Polar Bear Alberta Oil Sands Protest in Vancouver [2]
It's not everyday you encounter a polar bear on Vancouver's famous Sea Wall. Especially a really cranky one raising awareness about the environmental impacts of the Alberta Oil Sands industry. [7]
You can check out the latest pictures we have uploaded to our Flickr account [8]as part of DeSmog's Arctic Front initiative. [9]
We have polar bears deployed all over Canada and since the initiative has become so popular, we now have polar bears deployed all over the world, including: Colombia, India, Denmark, the United Kingdom, Australia, Israel, and the United States (LA, Texas and DC).
If you're interested in joining up (and dressing up), please drop us a line at: desmogblog[at]gmail[dot]com.
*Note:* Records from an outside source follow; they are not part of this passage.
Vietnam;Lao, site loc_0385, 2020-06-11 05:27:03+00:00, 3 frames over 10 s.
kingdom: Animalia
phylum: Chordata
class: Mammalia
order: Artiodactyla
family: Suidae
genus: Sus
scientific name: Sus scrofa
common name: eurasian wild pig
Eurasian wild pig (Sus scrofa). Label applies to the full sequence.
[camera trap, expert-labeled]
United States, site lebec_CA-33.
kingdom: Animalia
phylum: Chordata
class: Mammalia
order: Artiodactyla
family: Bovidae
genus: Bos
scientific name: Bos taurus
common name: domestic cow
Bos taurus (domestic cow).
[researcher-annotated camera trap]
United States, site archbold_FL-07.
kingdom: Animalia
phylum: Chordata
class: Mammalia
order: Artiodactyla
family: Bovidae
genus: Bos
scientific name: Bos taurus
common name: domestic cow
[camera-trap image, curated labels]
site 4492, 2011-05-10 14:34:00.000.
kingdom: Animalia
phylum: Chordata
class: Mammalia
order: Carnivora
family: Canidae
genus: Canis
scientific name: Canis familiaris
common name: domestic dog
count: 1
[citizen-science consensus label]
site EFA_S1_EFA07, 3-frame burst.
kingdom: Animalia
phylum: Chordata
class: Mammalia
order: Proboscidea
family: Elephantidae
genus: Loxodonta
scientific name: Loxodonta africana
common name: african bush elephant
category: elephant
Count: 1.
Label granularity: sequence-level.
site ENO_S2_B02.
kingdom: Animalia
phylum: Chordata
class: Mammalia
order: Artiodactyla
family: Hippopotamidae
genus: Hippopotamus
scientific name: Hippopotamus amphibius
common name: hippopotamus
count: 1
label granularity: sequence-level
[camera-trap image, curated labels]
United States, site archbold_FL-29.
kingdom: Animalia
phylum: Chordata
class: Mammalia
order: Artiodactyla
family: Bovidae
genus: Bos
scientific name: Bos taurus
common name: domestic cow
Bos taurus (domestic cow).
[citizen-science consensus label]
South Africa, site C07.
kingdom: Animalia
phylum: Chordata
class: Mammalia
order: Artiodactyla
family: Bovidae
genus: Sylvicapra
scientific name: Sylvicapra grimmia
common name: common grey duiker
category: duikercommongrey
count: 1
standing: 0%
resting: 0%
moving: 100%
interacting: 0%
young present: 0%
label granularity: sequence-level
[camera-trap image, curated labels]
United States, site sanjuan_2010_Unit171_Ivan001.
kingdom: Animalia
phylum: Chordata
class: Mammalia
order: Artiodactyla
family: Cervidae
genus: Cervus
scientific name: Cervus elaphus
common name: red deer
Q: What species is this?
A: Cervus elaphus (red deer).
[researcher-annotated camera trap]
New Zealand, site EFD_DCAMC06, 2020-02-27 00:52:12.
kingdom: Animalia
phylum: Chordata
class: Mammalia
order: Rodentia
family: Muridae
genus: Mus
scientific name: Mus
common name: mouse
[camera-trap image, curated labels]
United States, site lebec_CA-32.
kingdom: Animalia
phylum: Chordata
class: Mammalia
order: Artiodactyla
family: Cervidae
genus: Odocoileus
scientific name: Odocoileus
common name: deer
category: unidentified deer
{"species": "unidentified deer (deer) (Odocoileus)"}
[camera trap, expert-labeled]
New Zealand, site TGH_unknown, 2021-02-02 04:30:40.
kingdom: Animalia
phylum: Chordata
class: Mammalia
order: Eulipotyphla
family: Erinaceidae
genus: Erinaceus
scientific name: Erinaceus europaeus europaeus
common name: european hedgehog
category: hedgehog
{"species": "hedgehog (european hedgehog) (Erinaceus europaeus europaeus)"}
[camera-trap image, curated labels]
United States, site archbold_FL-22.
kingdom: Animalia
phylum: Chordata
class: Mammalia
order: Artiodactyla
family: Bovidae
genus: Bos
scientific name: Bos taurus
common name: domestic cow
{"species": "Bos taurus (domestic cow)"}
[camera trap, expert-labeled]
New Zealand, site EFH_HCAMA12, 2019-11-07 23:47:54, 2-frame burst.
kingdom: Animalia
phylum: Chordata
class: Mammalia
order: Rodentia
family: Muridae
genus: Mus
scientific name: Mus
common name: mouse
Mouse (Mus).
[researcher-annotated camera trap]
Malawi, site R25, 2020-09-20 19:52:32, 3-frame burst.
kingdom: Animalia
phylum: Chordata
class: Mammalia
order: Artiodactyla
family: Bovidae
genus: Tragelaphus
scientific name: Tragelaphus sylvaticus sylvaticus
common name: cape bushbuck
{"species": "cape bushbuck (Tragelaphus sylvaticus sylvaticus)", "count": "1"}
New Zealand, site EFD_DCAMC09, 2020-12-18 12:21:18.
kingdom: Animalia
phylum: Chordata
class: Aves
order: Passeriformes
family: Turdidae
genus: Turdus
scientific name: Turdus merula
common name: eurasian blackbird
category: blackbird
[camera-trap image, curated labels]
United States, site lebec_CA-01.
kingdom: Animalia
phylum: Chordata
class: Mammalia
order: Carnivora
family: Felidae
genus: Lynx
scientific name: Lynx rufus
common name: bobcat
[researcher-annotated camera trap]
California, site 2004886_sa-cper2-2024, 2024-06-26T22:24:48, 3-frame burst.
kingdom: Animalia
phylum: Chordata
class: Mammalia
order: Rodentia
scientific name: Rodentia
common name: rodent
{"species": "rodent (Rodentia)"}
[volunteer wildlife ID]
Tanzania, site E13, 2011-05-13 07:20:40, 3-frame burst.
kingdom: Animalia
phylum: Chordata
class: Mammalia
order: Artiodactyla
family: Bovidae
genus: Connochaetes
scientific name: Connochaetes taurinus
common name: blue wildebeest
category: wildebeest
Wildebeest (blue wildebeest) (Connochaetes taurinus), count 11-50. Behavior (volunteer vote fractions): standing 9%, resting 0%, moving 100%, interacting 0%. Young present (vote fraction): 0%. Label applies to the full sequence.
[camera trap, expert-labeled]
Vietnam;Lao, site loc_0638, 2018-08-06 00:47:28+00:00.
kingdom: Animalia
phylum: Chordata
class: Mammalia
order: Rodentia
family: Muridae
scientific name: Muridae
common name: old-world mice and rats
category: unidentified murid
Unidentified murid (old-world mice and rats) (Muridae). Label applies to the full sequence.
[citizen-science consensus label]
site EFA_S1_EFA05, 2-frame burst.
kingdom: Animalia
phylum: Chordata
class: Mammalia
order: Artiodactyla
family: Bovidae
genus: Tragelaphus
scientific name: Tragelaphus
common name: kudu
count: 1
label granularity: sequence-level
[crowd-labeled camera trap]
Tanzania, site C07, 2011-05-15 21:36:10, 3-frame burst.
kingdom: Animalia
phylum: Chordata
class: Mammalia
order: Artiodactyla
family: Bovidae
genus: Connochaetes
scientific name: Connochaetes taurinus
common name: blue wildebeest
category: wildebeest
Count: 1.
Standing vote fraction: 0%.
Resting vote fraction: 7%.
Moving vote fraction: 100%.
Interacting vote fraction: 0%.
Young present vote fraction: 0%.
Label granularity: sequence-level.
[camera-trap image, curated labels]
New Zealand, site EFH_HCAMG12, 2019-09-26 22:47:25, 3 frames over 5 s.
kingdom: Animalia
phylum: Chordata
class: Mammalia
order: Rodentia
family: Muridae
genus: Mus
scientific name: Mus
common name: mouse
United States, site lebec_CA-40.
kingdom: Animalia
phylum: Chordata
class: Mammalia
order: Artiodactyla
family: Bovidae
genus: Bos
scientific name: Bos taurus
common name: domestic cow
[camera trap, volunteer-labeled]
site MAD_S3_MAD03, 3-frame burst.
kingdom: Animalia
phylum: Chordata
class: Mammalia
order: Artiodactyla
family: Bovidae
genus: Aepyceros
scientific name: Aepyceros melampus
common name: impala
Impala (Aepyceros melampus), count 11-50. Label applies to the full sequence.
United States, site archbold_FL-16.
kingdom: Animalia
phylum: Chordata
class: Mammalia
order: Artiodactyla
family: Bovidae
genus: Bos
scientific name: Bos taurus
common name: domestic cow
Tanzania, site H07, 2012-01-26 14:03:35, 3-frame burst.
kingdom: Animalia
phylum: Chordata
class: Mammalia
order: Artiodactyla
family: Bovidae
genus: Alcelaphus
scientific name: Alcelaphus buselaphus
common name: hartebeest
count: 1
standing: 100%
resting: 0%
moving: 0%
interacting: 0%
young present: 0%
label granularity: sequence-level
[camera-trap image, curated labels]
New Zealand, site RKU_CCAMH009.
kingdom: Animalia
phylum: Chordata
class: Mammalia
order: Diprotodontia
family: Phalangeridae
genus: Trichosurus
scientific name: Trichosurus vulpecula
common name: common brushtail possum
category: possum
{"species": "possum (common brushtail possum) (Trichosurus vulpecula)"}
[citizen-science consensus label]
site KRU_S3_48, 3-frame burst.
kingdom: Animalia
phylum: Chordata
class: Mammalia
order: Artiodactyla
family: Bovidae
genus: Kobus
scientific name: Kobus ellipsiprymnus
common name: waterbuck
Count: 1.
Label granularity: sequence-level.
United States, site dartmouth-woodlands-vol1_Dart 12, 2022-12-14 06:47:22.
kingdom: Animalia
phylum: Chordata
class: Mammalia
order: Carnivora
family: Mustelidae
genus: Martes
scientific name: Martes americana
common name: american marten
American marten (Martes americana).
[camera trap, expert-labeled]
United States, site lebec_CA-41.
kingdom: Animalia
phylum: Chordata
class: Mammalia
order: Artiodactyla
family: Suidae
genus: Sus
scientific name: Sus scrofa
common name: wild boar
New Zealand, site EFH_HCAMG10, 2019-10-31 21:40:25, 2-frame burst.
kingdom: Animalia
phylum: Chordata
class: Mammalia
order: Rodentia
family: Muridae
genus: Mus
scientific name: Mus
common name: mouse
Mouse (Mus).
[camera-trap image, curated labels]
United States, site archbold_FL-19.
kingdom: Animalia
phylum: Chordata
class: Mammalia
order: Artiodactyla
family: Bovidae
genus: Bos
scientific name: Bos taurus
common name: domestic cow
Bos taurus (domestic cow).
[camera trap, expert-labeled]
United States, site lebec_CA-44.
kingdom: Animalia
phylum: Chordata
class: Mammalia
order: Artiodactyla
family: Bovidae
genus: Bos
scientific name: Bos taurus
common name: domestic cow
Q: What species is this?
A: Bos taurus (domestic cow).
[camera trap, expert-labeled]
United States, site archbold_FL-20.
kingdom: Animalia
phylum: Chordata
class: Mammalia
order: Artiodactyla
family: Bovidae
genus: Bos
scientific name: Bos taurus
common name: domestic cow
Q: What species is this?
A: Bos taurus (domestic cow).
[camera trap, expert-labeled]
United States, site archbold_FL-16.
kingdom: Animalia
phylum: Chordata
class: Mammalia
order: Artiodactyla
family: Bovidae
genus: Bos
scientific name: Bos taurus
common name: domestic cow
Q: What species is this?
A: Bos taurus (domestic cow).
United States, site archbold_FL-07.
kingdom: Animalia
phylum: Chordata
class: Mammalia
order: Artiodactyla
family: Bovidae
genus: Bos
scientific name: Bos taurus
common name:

We also have a very active Facebook group [10] if you would like to join up.
Here's a few factoids about the massive environmental impacts the Alberta Oil Sands [7] are having on our environment:
- Oil Sands operations could eventually cover 149,000 square kilometers of pristine forest - that's an area roughly the size of Florida.
- Each day the oil sands use 600 million cubic feet of natural gas to, in effect, melt the tarry sludge into a usable form - that's enough natural gas to heat more than 3 million Canadian homes.
- Producing a barrel of oil from the tar sands produces three times more greenhouse gas than a barrel of conventional oil.
- Oil sands operations use about the same amount of freshwater in a year that the entire City of Calgary uses (population 1 million) - 90% of this freshwater ends up in toxic tailing ponds.
- Toxic tailing ponds already cover more than 50 square kilometers and are considered to be one of largest man-made structures in the world.